On December 12, 2013, almost one year ago, President Obama’s handpicked NSA Review Group made the following two recommendations.

Recommendation 1: We recommend that section 215 should be amended to authorize the Foreign Intelligence Surveillance Court to issue a section 215 order compelling a third party to disclose otherwise private information about particular individuals only if:
(1) it finds that the government has reasonable grounds to believe that the particular information sought is relevant to an authorized investigation intended to protect “against international terrorism or clandestine intelligence activities” and
(2) like a subpoena, the order is reasonable in focus, scope, and breadth.

Recommendation 5: We recommend that legislation should be enacted that terminates the storage of bulk telephony meta-data by the government under section 215, and transitions as soon as reasonably possible to a system in which such meta-data is held instead either by private providers or by a private third party. Access to such data should be permitted only with a section 215 order from the Foreign Intelligence Surveillance Court that meets the requirements set forth in Recommendation 1.

Since that time, Obama has applied for and will, today, receive authorization for 5 extensions of the phone dragnet:

BR 14-01, signed by Thomas Hogan on January 3, 2014

BR 14-67, signed by Rosemary Collyer on March 28, 2014

BR 14-96, signed by James Zagel on June 19, 2014

BR 14-125, signed by Raymond Dearie on September 11, 2014

Along the way, Obama has instituted prior FISC review, added an emergency provision, given up on an automated query NSA had never been able to implement technically, even while standardizing “connection chaining.” The FISC also had to remind the government it must still abide by the legal requirement for prior First Amendment review, even when obtaining emergency orders.

By my count, the government has made 5 changes (or institutionalized prior changes) since the time Obama’s hand-picked review group recommended he give up the dragnet. As I noted yesterday, over the last year, 5 different Democrats have called on Obama to end the dragnet without waiting for legislation.

And yet, sometime today, the dragnet will be extended for another 3 months.

Emergency Dragnet Chaining, Now with First Amendment Protections!

Thursday, I Con the Record quietly released the most recent phone dragnet order, BR-125, dated September 11, 2014 (curiously, I Con the Record went back to correct its original release to indicate the order had been reauthorized on 9/11, not 9/12; I think FISC has been setting deadlines such that they are a Friday, but this one was approved on a Thursday).

Congratulations, Raymond Dearie!
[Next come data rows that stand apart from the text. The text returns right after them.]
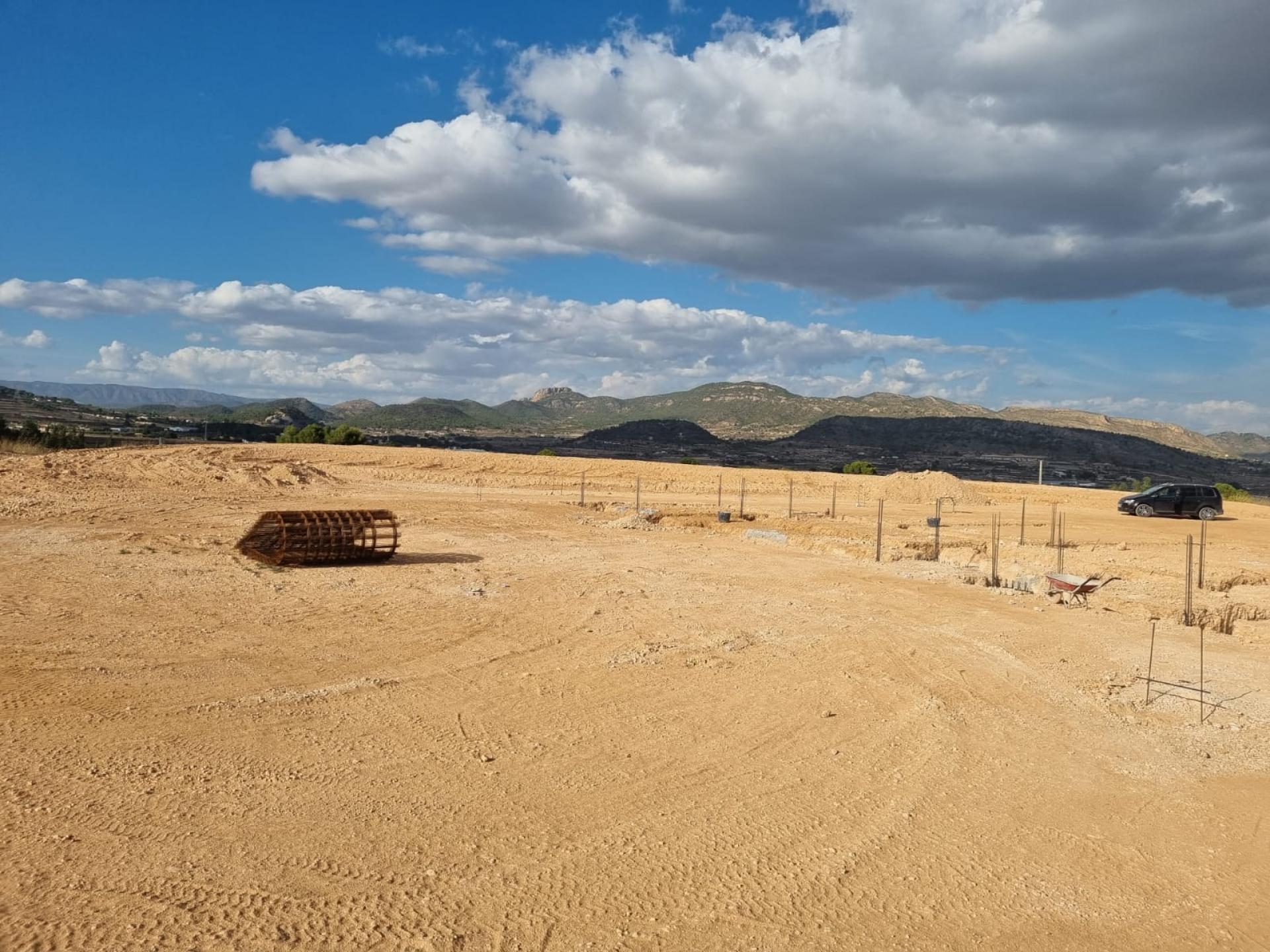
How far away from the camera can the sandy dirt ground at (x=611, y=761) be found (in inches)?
212

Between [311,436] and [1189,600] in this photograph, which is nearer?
[1189,600]

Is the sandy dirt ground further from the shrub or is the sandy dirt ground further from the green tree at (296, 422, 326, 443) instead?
the green tree at (296, 422, 326, 443)

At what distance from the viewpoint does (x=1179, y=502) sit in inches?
1511

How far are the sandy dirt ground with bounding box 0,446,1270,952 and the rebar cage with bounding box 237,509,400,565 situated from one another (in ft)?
1.70

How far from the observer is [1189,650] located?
1307cm

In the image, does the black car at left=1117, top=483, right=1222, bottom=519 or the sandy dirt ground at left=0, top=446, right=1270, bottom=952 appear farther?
the black car at left=1117, top=483, right=1222, bottom=519

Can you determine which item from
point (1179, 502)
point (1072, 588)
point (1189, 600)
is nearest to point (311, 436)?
point (1179, 502)

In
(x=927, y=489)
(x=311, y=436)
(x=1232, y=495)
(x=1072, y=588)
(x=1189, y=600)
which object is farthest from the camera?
(x=311, y=436)

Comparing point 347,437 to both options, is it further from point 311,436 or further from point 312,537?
point 312,537

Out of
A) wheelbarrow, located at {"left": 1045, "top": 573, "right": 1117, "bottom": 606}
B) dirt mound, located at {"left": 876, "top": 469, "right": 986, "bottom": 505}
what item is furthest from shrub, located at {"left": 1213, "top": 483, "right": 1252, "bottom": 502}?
wheelbarrow, located at {"left": 1045, "top": 573, "right": 1117, "bottom": 606}

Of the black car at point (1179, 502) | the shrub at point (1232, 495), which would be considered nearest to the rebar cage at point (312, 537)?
the black car at point (1179, 502)

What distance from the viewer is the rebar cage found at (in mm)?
17688

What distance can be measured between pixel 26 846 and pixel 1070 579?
634 inches

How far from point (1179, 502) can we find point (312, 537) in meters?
37.0
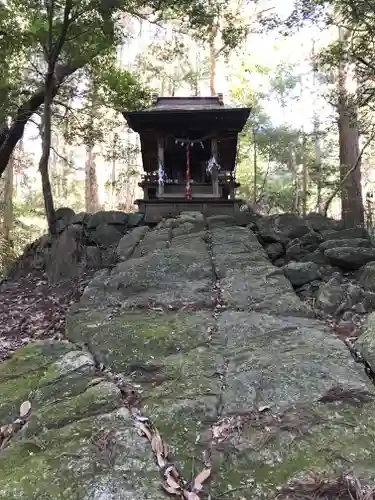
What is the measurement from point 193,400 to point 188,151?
34.3ft

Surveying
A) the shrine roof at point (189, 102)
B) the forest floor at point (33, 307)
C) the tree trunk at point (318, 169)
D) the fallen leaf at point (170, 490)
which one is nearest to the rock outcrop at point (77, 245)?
the forest floor at point (33, 307)

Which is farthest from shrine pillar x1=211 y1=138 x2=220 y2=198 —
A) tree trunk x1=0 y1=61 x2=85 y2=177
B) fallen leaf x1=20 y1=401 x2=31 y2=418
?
fallen leaf x1=20 y1=401 x2=31 y2=418

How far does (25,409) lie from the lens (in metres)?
3.40

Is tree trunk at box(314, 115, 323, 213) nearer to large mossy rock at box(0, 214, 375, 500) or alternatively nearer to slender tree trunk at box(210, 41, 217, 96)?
slender tree trunk at box(210, 41, 217, 96)

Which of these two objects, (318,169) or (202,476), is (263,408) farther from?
(318,169)

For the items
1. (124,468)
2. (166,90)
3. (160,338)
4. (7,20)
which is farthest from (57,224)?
(166,90)

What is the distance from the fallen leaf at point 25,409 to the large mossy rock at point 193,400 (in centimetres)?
4

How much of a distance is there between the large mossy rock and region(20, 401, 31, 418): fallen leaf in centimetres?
4

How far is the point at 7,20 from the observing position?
9.73 m

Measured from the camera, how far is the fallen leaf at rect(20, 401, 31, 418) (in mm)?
3361

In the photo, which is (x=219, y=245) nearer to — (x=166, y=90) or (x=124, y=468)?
(x=124, y=468)

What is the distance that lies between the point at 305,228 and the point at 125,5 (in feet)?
22.5

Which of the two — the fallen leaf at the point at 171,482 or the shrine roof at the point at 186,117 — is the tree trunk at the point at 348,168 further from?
the fallen leaf at the point at 171,482

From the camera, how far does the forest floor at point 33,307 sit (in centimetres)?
602
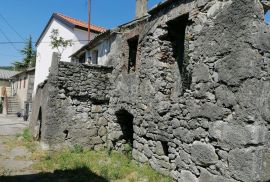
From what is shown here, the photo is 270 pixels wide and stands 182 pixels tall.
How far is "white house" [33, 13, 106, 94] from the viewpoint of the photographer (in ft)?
59.4

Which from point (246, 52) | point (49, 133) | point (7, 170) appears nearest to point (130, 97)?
point (49, 133)

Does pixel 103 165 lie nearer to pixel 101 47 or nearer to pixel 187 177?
pixel 187 177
The government will point to your approval of this order as yet more proof of the soundness of the program.

There is one intriguing new addition to the order (the change shows up in two places). Both footnote 6 and footnote 7 add a requirement to the emergency provision for a First Amendment review. Footnote 7, which is more extensive, reads:

Before an emergency query is performed under this authority, NSA’s Office of General Counsel (OGC), in consultation with the Director or Acting Director shall confirm that any selection term reasonably believed to be used by a United States (U.S.) person is not regarded as associated with [redacted–description of terrorist groups acceptably included in this program] solely on the basis of activities that are protected by the First Amendment of the Constitution.

Such a requirement was not in the emergency procedures as originally proposed by the government nor in the orders issued since. (Update: Though of course, First Amendment review is required by the law; ultimately, the order for NSA to do a First Amendment review is tantamount to a reminder that it has to follow the law even when doing emergency queries.)

While we can’t know whether this got added because NSA used the emergency provisions to chain on someone for their speech, most changes to dragnet orders have historically been a response to some kind of problem.

And whether or not this language arose out of some issue or just intelligent caution, it provides yet another reason why the emergency provision of USA Freedom Act should not be passed as written.

As I have laid out, one of the ways in which Leahy’s emergency provision is notably worse than this emergency provision is because it puts the Attorney General in charge of compliance. It does not — as the current emergency provisions do — give broad authority to the FISC to remedy any collection conducted under the emergency provision that should not have been. As adopted, the current provisions even permit the FISC to order “destroying the results of the emergency query and recalling any reports or other disseminations based on those results”).

Under USA Freedom, if the FISC caught the government using an emergency authorization to identify the communications network of someone who engaged in protected speech, it would not have the explicit authority to demand the Attorney General destroy the records collected as a result. It has that authority right now.

And the latest dragnet order at least raises questions about whether it has already had to exercise that authority.